Gaza beaches are lifelines that keep people sane and help them enjoy themselves beyond the siege, the occupation and personal hardships.

How can I ever look at the beach the same when those little Baker angels played football on the beach in the early morning, and then ran for their lives only to be shelled and killed by Israel? For playing football. Isn’t it enough that it took us years to forget the Ghalia family massacre on a Gaza beach years ago? Now we have a new massacre that reminds us of the old ones.

How will I ever look at Gaza beaches the same now?

The beaches are some of the most beautiful jewels of Gaza. They are like lifelines that keep people sane and help them enjoy themselves beyond the siege, the occupation and personal hardships.

Even they have been taken away from us. The beaches are now ruined and tainted. But I guess this is the effect of war and occupation. Israel wants to diminish your soul, your being. It wants to confine your existence and stain every nice aspect of your life or where you live — as if the siege wasn’t bad enough.

Prison

I boycotted the “humanitarian” scam of a ceasefire, and I decided to stay in my prison. Going out to the prison yard for a few hours won’t really take away the fact that my home is a small prison inside a big one.

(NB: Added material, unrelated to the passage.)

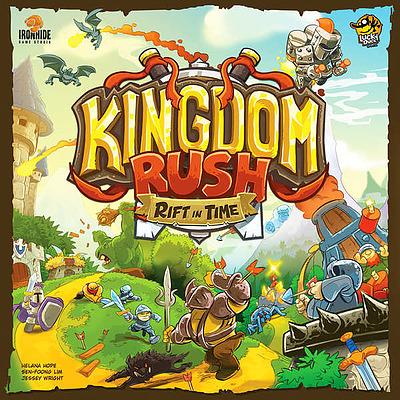 Einfach und sicher online bestellen: Kingdom Rush: Rift in Time (Englisch) in Österreich kaufen.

It was difficult, but my heart felt like it was the right thing to do. I will boycott every humanitarian ceasefire until the war ends and children stop getting killed.

Israel kept threatening us with ground invasion every day for days, until that one night. I felt it before it was reported. We were attacked by land, air and sea. Gaza was turned into a scene from a Hollywood movie, except we were living inside of it.

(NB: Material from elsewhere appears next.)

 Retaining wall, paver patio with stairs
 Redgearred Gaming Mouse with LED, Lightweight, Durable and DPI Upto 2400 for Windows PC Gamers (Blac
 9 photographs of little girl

The sky turned red, night turned to day and you could hear every kind of weapon being used. The ground was shaking, the house was lit like a discotheque and the loud blasts were no longer a background sound. The numbers of deaths and injuries have started increasing dramatically since the ground invasion, which proves how vicious it is.

War continues. New lives, dreams, hopes and existences are being killed. New bombings are everywhere. New bloodshed. New massacres. New families wiped out completely. A daily renewed contract of imprisonment.

Can you see the light at the end of tunnel?

Photos by Omar Ghraieb.

Omar Ghraieb is a journalist and blogger from Gaza. His blog is gazatimes.blogspot.com, and you can follow him on Twitter: @Omar_Gaza.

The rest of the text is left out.